Despite the 777-point drop of the Dow Jones Industrial Average Monday, experts said the markets have seen worse times. "When the dot-com burst came in, the S&P 500 dropped about 46 percent. We're now down 26 percent from our high," Lorraine Johnson, with Triangle Financial Advisors, said. "While 26 percent is hardly reassuring -- I don't mean to minimize it -- but put it in perspective, it's not even as bad as 2000-2001, much less 1987."
But during uncertain times, financial consultants like Hymiller and Johnson said they actually see a benefit. Both firms have doubled their monthly business prospects as more investors turn to professionals for advice. And they work with their clients to develop a strategy that allows them to ride through the market's downturns.

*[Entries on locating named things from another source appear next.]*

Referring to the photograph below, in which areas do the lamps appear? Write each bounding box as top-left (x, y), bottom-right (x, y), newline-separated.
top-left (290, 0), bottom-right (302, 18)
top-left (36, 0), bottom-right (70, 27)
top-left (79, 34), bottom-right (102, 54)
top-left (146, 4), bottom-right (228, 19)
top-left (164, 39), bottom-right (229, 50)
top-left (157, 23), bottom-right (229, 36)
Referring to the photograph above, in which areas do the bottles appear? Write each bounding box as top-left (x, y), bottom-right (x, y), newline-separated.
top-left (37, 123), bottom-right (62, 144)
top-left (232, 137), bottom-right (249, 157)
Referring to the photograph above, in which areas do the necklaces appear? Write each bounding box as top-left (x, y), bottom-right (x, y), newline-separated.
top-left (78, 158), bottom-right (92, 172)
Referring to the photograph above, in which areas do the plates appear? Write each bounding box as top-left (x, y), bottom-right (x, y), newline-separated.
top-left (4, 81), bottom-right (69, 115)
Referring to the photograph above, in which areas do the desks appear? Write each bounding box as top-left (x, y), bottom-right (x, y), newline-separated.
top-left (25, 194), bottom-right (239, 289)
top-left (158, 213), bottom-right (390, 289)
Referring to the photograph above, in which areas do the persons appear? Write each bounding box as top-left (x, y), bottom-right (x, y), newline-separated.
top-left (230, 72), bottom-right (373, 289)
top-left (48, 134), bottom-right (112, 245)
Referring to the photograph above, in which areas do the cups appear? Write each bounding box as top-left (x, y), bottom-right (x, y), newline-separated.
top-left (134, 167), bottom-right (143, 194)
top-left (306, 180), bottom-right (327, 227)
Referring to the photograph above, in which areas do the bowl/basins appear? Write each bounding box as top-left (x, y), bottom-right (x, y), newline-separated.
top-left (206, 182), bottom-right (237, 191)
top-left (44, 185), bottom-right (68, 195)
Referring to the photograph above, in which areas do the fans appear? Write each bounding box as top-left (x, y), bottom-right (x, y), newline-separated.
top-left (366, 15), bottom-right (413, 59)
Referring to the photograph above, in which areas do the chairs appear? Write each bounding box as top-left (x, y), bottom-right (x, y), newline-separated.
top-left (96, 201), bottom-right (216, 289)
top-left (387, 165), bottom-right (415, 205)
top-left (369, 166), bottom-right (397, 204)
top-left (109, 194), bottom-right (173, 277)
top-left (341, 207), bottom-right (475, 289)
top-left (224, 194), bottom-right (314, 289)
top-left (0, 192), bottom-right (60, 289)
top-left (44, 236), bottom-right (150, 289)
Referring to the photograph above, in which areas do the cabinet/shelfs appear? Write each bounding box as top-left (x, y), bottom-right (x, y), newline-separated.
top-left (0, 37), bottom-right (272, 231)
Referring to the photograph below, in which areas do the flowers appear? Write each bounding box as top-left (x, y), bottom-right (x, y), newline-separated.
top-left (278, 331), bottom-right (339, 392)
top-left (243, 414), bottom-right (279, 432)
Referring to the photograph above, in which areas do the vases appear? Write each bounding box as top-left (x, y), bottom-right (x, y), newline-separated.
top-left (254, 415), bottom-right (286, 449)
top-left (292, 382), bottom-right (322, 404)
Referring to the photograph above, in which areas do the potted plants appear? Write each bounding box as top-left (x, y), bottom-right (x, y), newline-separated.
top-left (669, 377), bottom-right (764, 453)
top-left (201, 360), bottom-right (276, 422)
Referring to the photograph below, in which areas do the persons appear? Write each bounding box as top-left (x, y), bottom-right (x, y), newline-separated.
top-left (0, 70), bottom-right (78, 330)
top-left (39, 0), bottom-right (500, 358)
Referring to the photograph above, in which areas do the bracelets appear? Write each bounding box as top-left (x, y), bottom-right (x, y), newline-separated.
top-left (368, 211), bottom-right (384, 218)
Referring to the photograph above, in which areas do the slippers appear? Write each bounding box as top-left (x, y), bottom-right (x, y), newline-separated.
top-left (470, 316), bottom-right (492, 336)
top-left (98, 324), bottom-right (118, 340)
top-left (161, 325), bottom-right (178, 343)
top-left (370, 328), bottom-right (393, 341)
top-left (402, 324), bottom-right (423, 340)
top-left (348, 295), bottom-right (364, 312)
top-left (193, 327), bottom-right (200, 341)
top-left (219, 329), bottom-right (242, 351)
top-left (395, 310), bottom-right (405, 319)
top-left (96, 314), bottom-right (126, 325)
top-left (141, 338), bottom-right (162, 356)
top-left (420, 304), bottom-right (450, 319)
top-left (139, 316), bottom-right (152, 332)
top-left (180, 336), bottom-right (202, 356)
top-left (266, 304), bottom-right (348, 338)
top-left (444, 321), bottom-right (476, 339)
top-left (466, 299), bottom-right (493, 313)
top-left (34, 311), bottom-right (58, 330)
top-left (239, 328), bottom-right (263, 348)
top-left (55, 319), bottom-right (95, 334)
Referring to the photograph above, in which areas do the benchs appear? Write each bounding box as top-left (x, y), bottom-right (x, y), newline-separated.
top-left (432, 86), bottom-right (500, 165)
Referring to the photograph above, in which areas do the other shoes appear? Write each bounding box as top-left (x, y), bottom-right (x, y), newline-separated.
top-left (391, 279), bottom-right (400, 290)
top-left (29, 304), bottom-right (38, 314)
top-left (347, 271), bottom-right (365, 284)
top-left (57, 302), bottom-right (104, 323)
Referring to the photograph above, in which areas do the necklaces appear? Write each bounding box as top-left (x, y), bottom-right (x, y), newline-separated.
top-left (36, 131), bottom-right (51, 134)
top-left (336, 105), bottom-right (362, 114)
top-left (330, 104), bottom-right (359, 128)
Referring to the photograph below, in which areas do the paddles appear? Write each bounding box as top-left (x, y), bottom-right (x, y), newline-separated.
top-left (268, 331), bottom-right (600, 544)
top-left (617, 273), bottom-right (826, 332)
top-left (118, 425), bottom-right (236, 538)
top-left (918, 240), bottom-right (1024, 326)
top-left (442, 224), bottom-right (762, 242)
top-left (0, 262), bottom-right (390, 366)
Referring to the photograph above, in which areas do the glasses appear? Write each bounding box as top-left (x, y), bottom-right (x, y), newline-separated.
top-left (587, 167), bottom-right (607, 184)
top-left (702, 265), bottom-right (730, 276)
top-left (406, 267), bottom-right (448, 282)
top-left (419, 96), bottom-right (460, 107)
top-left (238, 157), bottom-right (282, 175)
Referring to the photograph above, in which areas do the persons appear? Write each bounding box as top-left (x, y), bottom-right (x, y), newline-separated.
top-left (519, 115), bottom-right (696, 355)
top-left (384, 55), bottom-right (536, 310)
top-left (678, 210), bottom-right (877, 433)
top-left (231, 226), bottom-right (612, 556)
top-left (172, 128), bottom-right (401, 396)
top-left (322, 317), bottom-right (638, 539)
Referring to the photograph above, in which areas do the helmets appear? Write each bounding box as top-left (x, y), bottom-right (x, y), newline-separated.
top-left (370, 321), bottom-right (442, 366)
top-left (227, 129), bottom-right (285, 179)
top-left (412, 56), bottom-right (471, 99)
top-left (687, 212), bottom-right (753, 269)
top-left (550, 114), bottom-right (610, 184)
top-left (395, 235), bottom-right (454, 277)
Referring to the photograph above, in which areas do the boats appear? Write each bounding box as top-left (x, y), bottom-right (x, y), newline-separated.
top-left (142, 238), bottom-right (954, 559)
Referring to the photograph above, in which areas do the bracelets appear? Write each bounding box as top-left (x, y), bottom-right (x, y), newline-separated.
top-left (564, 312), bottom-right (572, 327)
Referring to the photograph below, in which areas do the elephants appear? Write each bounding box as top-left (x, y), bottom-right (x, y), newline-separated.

But Johnson said she did have problems with the way the downturn is being characterized. "If I could do anything right now, it would be to ban the word 'unprecedented,' because it's not," she said. "The second thing I would do is ban the breaking news ticker, because it scares people to death."
But experts understand that people are concerned, and their advice for clients is to stay calm and ride out the storm, if they have time. "Throughout history, a diversified portfolio, as most investors have a diversified portfolio for mutual funds -- it's always rebounded," Hymiller said. "It may take some time, but it will rebound." Investors expect the markets to be bumpy for the next few days, which is when lawmakers are expected to resume talks about a bailout plan. They also advise investors who have more time on their hands to make investments now because most stock prices are at low points.